WHAT YOU HAVE TO DO:
Reproduce the material starting with the line containing "The image here" and going on through the end of the material, keeping the requests, and increase every pixel coordinate in the answers by 98.

RECORD LIST:
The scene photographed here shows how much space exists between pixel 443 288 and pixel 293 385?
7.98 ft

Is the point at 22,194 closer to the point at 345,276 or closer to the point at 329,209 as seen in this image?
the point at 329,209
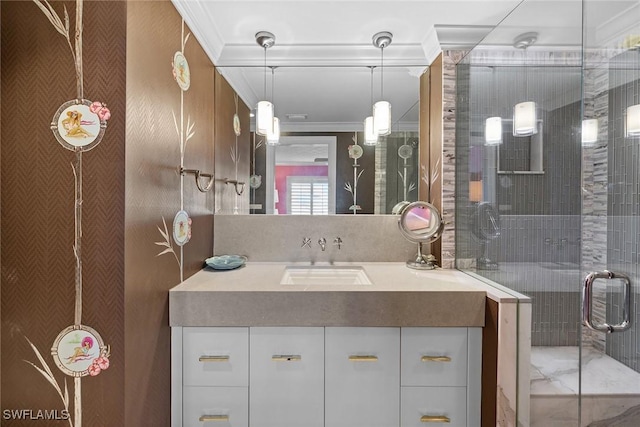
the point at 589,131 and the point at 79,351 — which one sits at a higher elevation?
the point at 589,131

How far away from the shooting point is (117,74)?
1020 millimetres

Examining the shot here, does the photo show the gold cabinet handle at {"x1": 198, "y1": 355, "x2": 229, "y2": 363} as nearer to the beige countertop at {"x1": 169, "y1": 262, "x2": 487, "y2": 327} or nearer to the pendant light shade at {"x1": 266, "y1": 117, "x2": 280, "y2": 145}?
the beige countertop at {"x1": 169, "y1": 262, "x2": 487, "y2": 327}

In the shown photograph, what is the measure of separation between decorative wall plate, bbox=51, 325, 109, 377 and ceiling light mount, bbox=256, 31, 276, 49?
5.23 ft

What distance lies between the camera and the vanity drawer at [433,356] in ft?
4.25

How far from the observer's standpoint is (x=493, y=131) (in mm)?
1404

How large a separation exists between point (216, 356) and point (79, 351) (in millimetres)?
481

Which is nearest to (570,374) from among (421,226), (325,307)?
(421,226)

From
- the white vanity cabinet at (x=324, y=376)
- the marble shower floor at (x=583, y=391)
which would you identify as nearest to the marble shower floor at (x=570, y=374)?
the marble shower floor at (x=583, y=391)

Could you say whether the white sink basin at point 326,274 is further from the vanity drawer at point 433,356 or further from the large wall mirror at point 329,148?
the vanity drawer at point 433,356

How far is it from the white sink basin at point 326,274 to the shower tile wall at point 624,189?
1.10 meters

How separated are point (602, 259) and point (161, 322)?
1.83m

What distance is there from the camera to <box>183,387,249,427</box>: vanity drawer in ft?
4.26

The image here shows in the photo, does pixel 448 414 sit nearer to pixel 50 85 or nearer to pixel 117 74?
pixel 117 74

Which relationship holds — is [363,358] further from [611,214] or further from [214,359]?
[611,214]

EXERCISE RESULT:
The image here shows in the photo, does pixel 448 414 sit nearer to pixel 50 85 or nearer to pixel 117 74?
pixel 215 172

Which relationship holds — is [363,358] further from [611,214] or further from [214,359]?
[709,312]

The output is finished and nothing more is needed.